Supreme Court judge Justice Sudhanshu Dhulia recently described arbitration in India as “rich man’s litigation” and raised doubts about whether the system is delivering on its promise of speedy dispute resolution, particularly given the extent of court interference and pendency.
Justice Dhulia questioned the accessibility and equity of arbitration in its current form.
“Arbitration is a rich man’s litigation. Poor people don’t go for it," he said.
He was speaking at a symposium titled “Arbitration in India – The Road Ahead” organised by the Federation of Indian Corporate Lawyers (FICL) on July 22.
He was joined by Dr. Anju Rathi Rana, Law Secretary at Department of Legal Affairs as the guest of honour.
While tracing India’s long tradition with arbitration, even in family settings Justice Dhulia said that equity was historically the main reason it was preferred over normal litigation. However, that promise is now diluted, he opined.
“The main purpose of arbitration is that the dispute should be resolved speedily. Is it happening?” he asked.
He recounted his experience as a judge of the Uttarakhand High Court, where he saw parties litigating Section 11 (appointment of arbitrators) disputes for over a decade.
“People were fighting for 10-15 years, some were references from the 1940 Act. Sometimes arbitration is referred to as Alternate Dispute Resolution (ADR). How is it alternate if there is so much court interference? Something has to be done,” he said.
On the recent office memorandum issued by the Central government restricting arbitration in government contracts below ₹10 crore, Justice Dhulia noted that it reflected government's 'pain' over arbitrations not going in its favour.
Justice Dhulia expressed skepticism about India’s ambition to become an international arbitration hub, stating that institutional arbitration is still not the norm domestically.
“In international arbitrations, it is mostly institutional arbitration. But in India, it’s mostly ad hoc. Unless institutional arbitration becomes a culture, India's ambition of becoming a hub for arbitration may face roadblocks,” he stated.
He also flagged alarming pendency statistics.
As of February 2024, he said the Supreme Court had over 132 petitions related to appointment of arbitrators and more than 1,000 petitions relating to other aspects of arbitration.

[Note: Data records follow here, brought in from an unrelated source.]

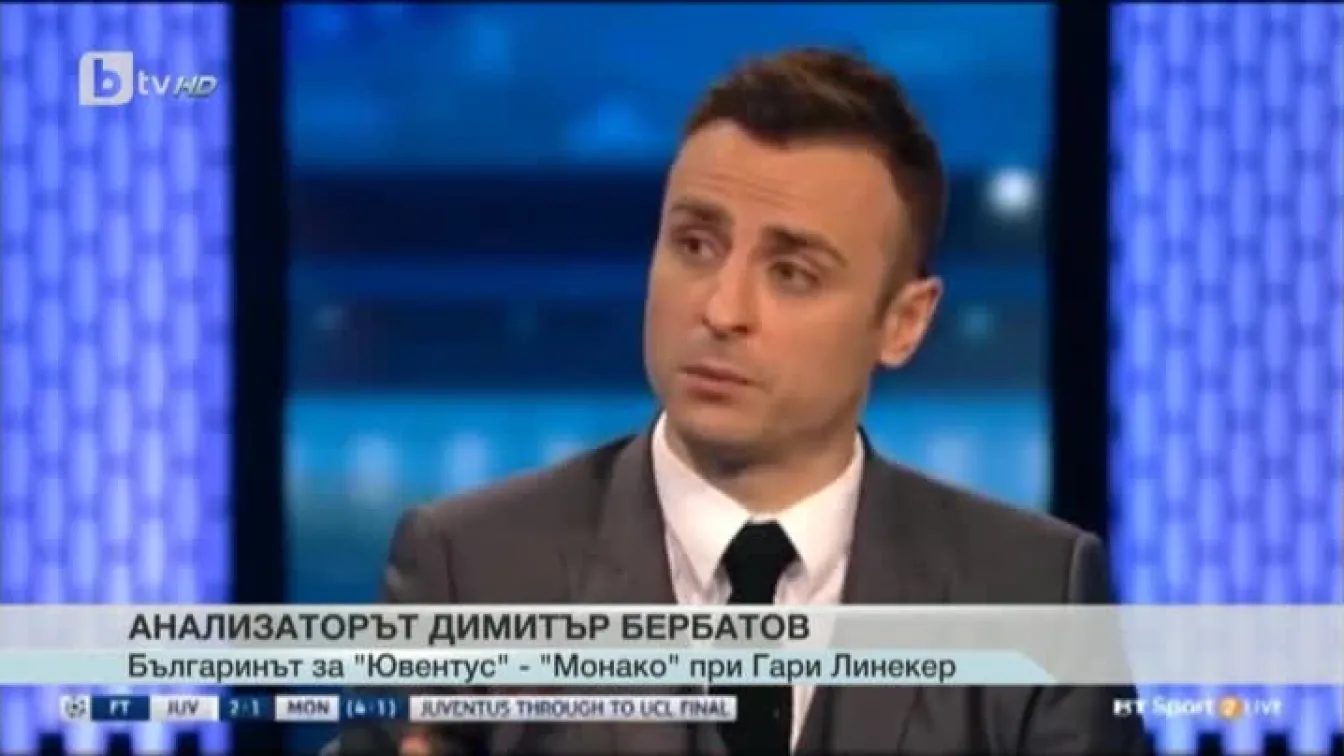 Спорт - Обедна емисия с Елена Яръмова - 10.05.2016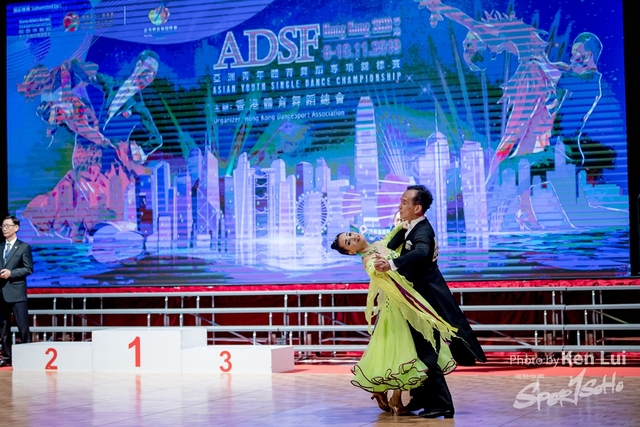 20191109 ADSF 1193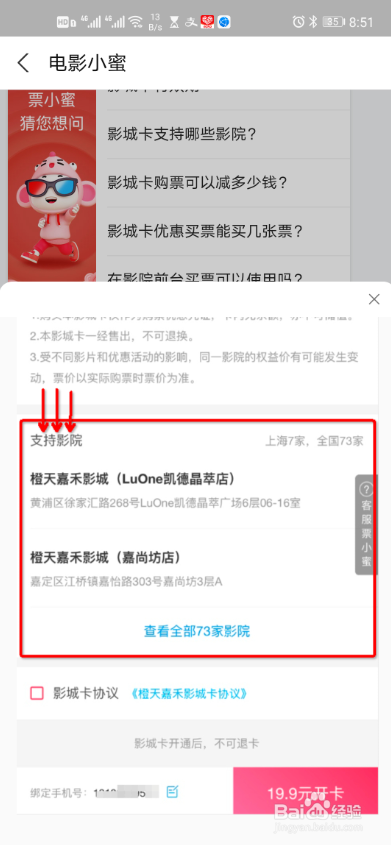 支付宝影城卡支持哪些影院
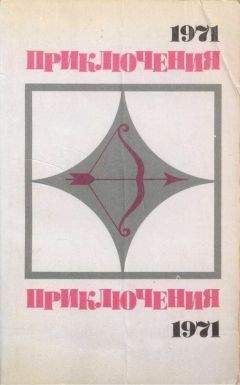 Ал. Азаров - Приключения-1971. Сборник приключенческих повестей и рассказов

“The basic requirement of arbitration is speedy justice — is it happening? Arbitration has lessened the burden of the civil court but increased the burden of High Courts and the Supreme Court,” he said.
On the question of reforms, he added that the opportunity lies with the legal and policy community to recommend changes.
“A lot of time is taken in Sections 34 and 37. Some changes need to be brought. Then it might be useful... Better drafting of the Act will be very useful.”
Law Secretary Dr. Anju Rathi Rana highlighted the government’s ongoing efforts to improve arbitration infrastructure and legislation.
“Arbitration at its heart is a measure of trust. Over the last decade, the Arbitration Act has undergone a series of amendments with clear objectives. 2015 marked a clear change from procedural uncertainty to procedural discipline.”
Rana said that the India International Arbitration Centre (IIAC) is designed to compete with global institutions “in both form and credibility.”
She stressed that a modern arbitration ecosystem must be faster and future-ready.
“The government’s focus has not just been on legislative modernisation but on transforming the mindset with which we approach dispute resolution,” Rana said.
Success of legislation depends on implementation and building a credible arbitration ecosystem is a shared responsibility, she stated.
“It is not the job of one institution or ministry, it lies equally with everyone. The road ahead is full of potential. Arbitration in India is moving to the mainstream,” Rana opined.